#Frankenstein in una versione indie mai vista prima

Bernard Rose torna nelle sale italiane con un film ispirato all’opera immortale di Mary Shelley: Frankenstein.

I dottori Victor Frankenstein e sua moglie danno vita ad un essere composto in laboratorio. Almeno sulla premessa non ci sono tante discussioni da fare, è la solita storia che conosciamo già tutti. Dopo alcune complicazioni che devastano l’immagine della creatura, l’equipe decide di sopprimere Adam o Mostro, come si farà chiamare successivamente, scatenando la furia e poi la fuga del ragazzo dal corpo deturpato.

Mostro si ritrova così nel mondo, scoprendo a caro prezzo i modi e i costumi umani. Viene aiutato da Eddie, un senzatetto cieco che gli insegna a parlare e che fa da tramite verso la sua integrazione. Ma Adam possiede una forza smisurata, forza che non è in grado di gestire e che finisce per distruggere tutto ciò che lo circonda. Unico scopo della sua esistenza è ritrovare la donna che continua ad invocare lungo tutto il suo cammino, tutto ciò che ricorda con piacere del laboratorio: sua mamma.

Utilizziamo volutamente il termine “esistenza” perché l’ultima pellicola di Rose difende l’entità del mostro. Evitando complicazioni filosofiche, Adam è Adam, come scandirà a fine pellicola lo stesso protagonista. Sta al mondo accettare la sua creazione, un ente come un altro, qualcuno che pensa e prova emozioni anche se in un guscio poco convenzionale. Il film è macchiato da un continuo mormorio narrativo del protagonista che perde il suo fare macchinoso e quasi si mette a poetare, ribadendo il suo dire, pensare e vivere.

sostieni No#News e visita il nostro sponsor

Bernard Rose torna ad un genere che, al contrario del suo celebre Candyman, difficilmente definiamo horror. Cosa più importante rientra in quel cinema indipendente fatto con passione e pazienza. Il regista si è dedicato anche al montaggio, alla fotografia e alla sceneggiatura per dare alla luce questa pellicola.

Frankenstein non è un film senza problemi tuttavia, sbavato in diversi punti. La prima parte è riassumibile in un via vai di barelle, aghi, iniezioni e grugniti. Seguendo il mostro all’esterno delle fredde stanze dei laboratori abbiamo l’impressione di correre per poi fermarci all’improvviso su istanti che durano più di quanto dovrebbero.

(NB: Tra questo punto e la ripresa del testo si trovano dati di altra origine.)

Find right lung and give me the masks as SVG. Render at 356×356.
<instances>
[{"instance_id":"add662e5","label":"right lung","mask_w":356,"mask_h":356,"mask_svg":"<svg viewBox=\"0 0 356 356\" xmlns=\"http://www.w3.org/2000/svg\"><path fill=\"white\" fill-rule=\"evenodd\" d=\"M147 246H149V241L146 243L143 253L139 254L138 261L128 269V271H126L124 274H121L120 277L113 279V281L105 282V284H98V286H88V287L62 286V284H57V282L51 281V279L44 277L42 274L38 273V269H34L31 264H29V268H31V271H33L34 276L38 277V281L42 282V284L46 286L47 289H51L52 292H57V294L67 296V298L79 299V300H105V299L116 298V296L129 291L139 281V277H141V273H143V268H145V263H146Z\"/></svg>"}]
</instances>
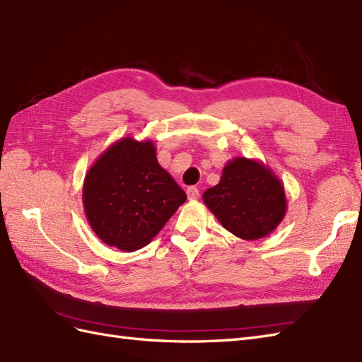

Il film perde il senso del tempo in modo evidente. Le scene di violenza, quelle fatte bene, si fanno apprezzare. Le restanti o quelle che possiamo definire come eccessi d’emozione della creatura non sanno rendere giustizia per nulla. Il finale evocativo, drammatico e liberatorio è una forzatura che fa arricciare il naso anche allo spettatore più ingenuo. Non riusciamo a credere a tutti gli svolgimenti ma a fine film abbiamo ormai fatto il callo alla questione più evidente: Rose fa un po’ come gli pare.

Xavier Samuel impersona bene il suo mostro solo finché non lo conduce nel cliché, con le due braccia tese in avanti degne di quella tradizione che un film indie come questo dovrebbe scrollarsi di dosso. Nulla da ridire sul cieco personaggio che accompagna Adam, decisamente un tocco di colore necessario per tenere poco più alto il livello di originalità della sceneggiatura.

Frankestein è una buona idea, coraggiosa e forse un po’ testarda come ogni pellicola indipendente. Prova a dare una veste nuova alla storica trama della Shelley e ci riesce (bene) solo qualche volta.